I often write about “the gay community.” Truth be told, there isn’t one. Like the “straight community,” there are many. Both have many different ideas, ideals, morals, goals, and behaviors. And yet, some within “the gay community” spent a good part of the spring trying to get what the “straight community” already has: civil marriage.
Legal recognition of our equality is what a great many of us are trying to obtain. But there are a few things, perhaps more important, that we need to achieve first: an across-the-board recognition within the gay community that we actually want and deserve equality, and that we have the willingness to fight for it. And the one pre-requisite that has to happen before any of this: we have to start acting like it.
Herbert wonders if America is going through a nervous breakdown. I think the gay community is.
Despite our marriage equality wins this spring, despite our collective temper-tantrum that led to the Hate Crimes Bill making its way through Congress and talk of repealing “Don’t Ask, Don’t Tell,” the gay community is too silent on matters that affect us just as much if not more deeply than those the rest of the country is confronting.
Yes, there are bright spots. Grass-roots organizations and individuals are making a difference every day. My fellow gay writers and bloggers work long days, often without any compensation, to help move the ball forward. And we’re having some success.
But the straight community, in the form of conservatives, gay marriage opponents, and the religious right, have enslaved us for far too long. And its taken its toll.

────

» **TO-DO ITEM**:
Reproduce the full commentary on the gay community word for word. The listing after this commentary on the gay community comes from a separate source.

» **MATERIAL PROVIDED**:
────

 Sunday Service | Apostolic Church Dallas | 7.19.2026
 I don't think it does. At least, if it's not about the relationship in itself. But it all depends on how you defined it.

────

» **TASK OUTPUT**:
I often write about “the gay community.” Truth be told, there isn’t one. Like the “straight community,” there are many. Both have many different ideas, ideals, morals, goals, and behaviors. And yet, some within “the gay community” spent a good part of the spring trying to get what the “straight community” already has: civil marriage.
Legal recognition of our equality is what a great many of us are trying to obtain. But there are a few things, perhaps more important, that we need to achieve first: an across-the-board recognition within the gay community that we actually want and deserve equality, and that we have the willingness to fight for it. And the one pre-requisite that has to happen before any of this: we have to start acting like it.
Herbert wonders if America is going through a nervous breakdown. I think the gay community is.
Despite our marriage equality wins this spring, despite our collective temper-tantrum that led to the Hate Crimes Bill making its way through Congress and talk of repealing “Don’t Ask, Don’t Tell,” the gay community is too silent on matters that affect us just as much if not more deeply than those the rest of the country is confronting.
Yes, there are bright spots. Grass-roots organizations and individuals are making a difference every day. My fellow gay writers and bloggers work long days, often without any compensation, to help move the ball forward. And we’re having some success.
But the straight community, in the form of conservatives, gay marriage opponents, and the religious right, have enslaved us for far too long. And its taken its toll.